Source records:
━━━━━━━━━━━━━━━━

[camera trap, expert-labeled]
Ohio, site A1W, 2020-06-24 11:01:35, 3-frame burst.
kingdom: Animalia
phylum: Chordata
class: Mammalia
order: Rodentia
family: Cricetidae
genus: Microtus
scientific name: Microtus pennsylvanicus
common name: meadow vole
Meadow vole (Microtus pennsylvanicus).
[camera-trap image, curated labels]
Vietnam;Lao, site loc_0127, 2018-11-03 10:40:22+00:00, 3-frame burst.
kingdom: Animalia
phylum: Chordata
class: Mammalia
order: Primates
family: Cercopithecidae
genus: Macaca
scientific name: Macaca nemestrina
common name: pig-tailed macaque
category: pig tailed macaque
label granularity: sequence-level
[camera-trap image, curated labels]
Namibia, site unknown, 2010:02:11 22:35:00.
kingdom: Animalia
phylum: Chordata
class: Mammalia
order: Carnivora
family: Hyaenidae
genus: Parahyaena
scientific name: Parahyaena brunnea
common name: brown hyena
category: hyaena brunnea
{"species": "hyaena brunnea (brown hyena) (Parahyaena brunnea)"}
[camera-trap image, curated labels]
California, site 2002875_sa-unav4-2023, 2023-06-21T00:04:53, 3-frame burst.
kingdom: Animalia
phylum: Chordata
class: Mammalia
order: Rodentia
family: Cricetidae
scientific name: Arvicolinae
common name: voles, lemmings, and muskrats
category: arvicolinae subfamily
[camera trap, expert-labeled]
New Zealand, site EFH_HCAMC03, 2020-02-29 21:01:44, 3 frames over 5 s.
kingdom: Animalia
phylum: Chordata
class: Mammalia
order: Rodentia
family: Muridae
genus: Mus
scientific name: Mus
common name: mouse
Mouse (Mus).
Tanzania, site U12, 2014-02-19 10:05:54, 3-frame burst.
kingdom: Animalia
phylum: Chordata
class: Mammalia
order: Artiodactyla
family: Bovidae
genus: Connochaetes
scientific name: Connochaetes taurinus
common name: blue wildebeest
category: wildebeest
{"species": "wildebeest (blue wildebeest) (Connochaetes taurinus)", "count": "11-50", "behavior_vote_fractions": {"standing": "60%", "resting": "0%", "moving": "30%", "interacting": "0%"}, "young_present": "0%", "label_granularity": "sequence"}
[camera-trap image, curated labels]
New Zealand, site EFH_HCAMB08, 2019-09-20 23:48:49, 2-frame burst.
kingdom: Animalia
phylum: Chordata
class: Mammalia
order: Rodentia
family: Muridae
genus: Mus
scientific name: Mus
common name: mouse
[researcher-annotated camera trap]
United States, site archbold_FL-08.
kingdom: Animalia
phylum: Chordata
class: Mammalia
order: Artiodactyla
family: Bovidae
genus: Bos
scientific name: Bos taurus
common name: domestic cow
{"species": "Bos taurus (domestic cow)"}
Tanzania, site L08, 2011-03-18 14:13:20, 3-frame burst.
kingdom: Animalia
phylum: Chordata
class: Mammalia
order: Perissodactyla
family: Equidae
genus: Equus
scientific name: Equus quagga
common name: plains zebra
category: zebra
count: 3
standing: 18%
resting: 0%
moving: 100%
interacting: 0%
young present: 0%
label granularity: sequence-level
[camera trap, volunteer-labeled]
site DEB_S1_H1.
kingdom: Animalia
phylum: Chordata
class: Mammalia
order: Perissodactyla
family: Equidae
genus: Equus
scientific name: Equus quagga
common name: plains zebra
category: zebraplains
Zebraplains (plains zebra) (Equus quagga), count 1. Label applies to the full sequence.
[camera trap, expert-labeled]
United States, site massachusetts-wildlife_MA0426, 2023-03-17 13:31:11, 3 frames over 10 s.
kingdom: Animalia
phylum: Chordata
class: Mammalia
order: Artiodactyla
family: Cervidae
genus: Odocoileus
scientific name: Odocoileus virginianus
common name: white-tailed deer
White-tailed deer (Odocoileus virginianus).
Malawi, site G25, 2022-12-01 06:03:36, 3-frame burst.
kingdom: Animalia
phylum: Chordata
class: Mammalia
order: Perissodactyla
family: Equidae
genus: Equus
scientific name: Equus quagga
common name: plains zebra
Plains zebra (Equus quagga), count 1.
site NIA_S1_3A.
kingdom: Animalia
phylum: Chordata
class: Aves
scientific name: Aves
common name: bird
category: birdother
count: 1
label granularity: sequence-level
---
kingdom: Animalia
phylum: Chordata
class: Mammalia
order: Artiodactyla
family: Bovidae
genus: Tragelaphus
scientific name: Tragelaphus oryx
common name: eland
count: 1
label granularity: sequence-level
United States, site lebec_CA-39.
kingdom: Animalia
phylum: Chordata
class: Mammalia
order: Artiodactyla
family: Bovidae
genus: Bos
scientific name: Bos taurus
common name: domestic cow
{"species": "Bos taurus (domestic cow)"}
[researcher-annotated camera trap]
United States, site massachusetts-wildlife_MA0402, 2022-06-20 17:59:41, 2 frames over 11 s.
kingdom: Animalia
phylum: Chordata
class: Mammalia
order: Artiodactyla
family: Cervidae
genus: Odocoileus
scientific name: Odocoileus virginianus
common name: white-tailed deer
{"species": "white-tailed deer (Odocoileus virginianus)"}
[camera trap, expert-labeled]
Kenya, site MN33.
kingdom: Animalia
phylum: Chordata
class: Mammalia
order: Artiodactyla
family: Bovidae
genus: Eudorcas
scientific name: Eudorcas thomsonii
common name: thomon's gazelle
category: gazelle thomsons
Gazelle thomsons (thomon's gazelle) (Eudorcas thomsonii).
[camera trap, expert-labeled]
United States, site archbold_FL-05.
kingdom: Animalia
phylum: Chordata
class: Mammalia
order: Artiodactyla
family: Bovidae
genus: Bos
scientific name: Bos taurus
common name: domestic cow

━━━━━━━━━━━━━━━━

Output each line of the data exactly as it stands above.

Expected output:
[camera trap, expert-labeled]
Ohio, site A1W, 2020-06-24 11:01:35, 3-frame burst.
kingdom: Animalia
phylum: Chordata
class: Mammalia
order: Rodentia
family: Cricetidae
genus: Microtus
scientific name: Microtus pennsylvanicus
common name: meadow vole
Meadow vole (Microtus pennsylvanicus).
[camera-trap image, curated labels]
Vietnam;Lao, site loc_0127, 2018-11-03 10:40:22+00:00, 3-frame burst.
kingdom: Animalia
phylum: Chordata
class: Mammalia
order: Primates
family: Cercopithecidae
genus: Macaca
scientific name: Macaca nemestrina
common name: pig-tailed macaque
category: pig tailed macaque
label granularity: sequence-level
[camera-trap image, curated labels]
Namibia, site unknown, 2010:02:11 22:35:00.
kingdom: Animalia
phylum: Chordata
class: Mammalia
order: Carnivora
family: Hyaenidae
genus: Parahyaena
scientific name: Parahyaena brunnea
common name: brown hyena
category: hyaena brunnea
{"species": "hyaena brunnea (brown hyena) (Parahyaena brunnea)"}
[camera-trap image, curated labels]
California, site 2002875_sa-unav4-2023, 2023-06-21T00:04:53, 3-frame burst.
kingdom: Animalia
phylum: Chordata
class: Mammalia
order: Rodentia
family: Cricetidae
scientific name: Arvicolinae
common name: voles, lemmings, and muskrats
category: arvicolinae subfamily
[camera trap, expert-labeled]
New Zealand, site EFH_HCAMC03, 2020-02-29 21:01:44, 3 frames over 5 s.
kingdom: Animalia
phylum: Chordata
class: Mammalia
order: Rodentia
family: Muridae
genus: Mus
scientific name: Mus
common name: mouse
Mouse (Mus).
Tanzania, site U12, 2014-02-19 10:05:54, 3-frame burst.
kingdom: Animalia
phylum: Chordata
class: Mammalia
order: Artiodactyla
family: Bovidae
genus: Connochaetes
scientific name: Connochaetes taurinus
common name: blue wildebeest
category: wildebeest
{"species": "wildebeest (blue wildebeest) (Connochaetes taurinus)", "count": "11-50", "behavior_vote_fractions": {"standing": "60%", "resting": "0%", "moving": "30%", "interacting": "0%"}, "young_present": "0%", "label_granularity": "sequence"}
[camera-trap image, curated labels]
New Zealand, site EFH_HCAMB08, 2019-09-20 23:48:49, 2-frame burst.
kingdom: Animalia
phylum: Chordata
class: Mammalia
order: Rodentia
family: Muridae
genus: Mus
scientific name: Mus
common name: mouse
[researcher-annotated camera trap]
United States, site archbold_FL-08.
kingdom: Animalia
phylum: Chordata
class: Mammalia
order: Artiodactyla
family: Bovidae
genus: Bos
scientific name: Bos taurus
common name: domestic cow
{"species": "Bos taurus (domestic cow)"}
Tanzania, site L08, 2011-03-18 14:13:20, 3-frame burst.
kingdom: Animalia
phylum: Chordata
class: Mammalia
order: Perissodactyla
family: Equidae
genus: Equus
scientific name: Equus quagga
common name: plains zebra
category: zebra
count: 3
standing: 18%
resting: 0%
moving: 100%
interacting: 0%
young present: 0%
label granularity: sequence-level
[camera trap, volunteer-labeled]
site DEB_S1_H1.
kingdom: Animalia
phylum: Chordata
class: Mammalia
order: Perissodactyla
family: Equidae
genus: Equus
scientific name: Equus quagga
common name: plains zebra
category: zebraplains
Zebraplains (plains zebra) (Equus quagga), count 1. Label applies to the full sequence.
[camera trap, expert-labeled]
United States, site massachusetts-wildlife_MA0426, 2023-03-17 13:31:11, 3 frames over 10 s.
kingdom: Animalia
phylum: Chordata
class: Mammalia
order: Artiodactyla
family: Cervidae
genus: Odocoileus
scientific name: Odocoileus virginianus
common name: white-tailed deer
White-tailed deer (Odocoileus virginianus).
Malawi, site G25, 2022-12-01 06:03:36, 3-frame burst.
kingdom: Animalia
phylum: Chordata
class: Mammalia
order: Perissodactyla
family: Equidae
genus: Equus
scientific name: Equus quagga
common name: plains zebra
Plains zebra (Equus quagga), count 1.
site NIA_S1_3A.
kingdom: Animalia
phylum: Chordata
class: Aves
scientific name: Aves
common name: bird
category: birdother
count: 1
label granularity: sequence-level
---
kingdom: Animalia
phylum: Chordata
class: Mammalia
order: Artiodactyla
family: Bovidae
genus: Tragelaphus
scientific name: Tragelaphus oryx
common name: eland
count: 1
label granularity: sequence-level
United States, site lebec_CA-39.
kingdom: Animalia
phylum: Chordata
class: Mammalia
order: Artiodactyla
family: Bovidae
genus: Bos
scientific name: Bos taurus
common name: domestic cow
{"species": "Bos taurus (domestic cow)"}
[researcher-annotated camera trap]
United States, site massachusetts-wildlife_MA0402, 2022-06-20 17:59:41, 2 frames over 11 s.
kingdom: Animalia
phylum: Chordata
class: Mammalia
order: Artiodactyla
family: Cervidae
genus: Odocoileus
scientific name: Odocoileus virginianus
common name: white-tailed deer
{"species": "white-tailed deer (Odocoileus virginianus)"}
[camera trap, expert-labeled]
Kenya, site MN33.
kingdom: Animalia
phylum: Chordata
class: Mammalia
order: Artiodactyla
family: Bovidae
genus: Eudorcas
scientific name: Eudorcas thomsonii
common name: thomon's gazelle
category: gazelle thomsons
Gazelle thomsons (thomon's gazelle) (Eudorcas thomsonii).
[camera trap, expert-labeled]
United States, site archbold_FL-05.
kingdom: Animalia
phylum: Chordata
class: Mammalia
order: Artiodactyla
family: Bovidae
genus: Bos
scientific name: Bos taurus
common name: domestic cow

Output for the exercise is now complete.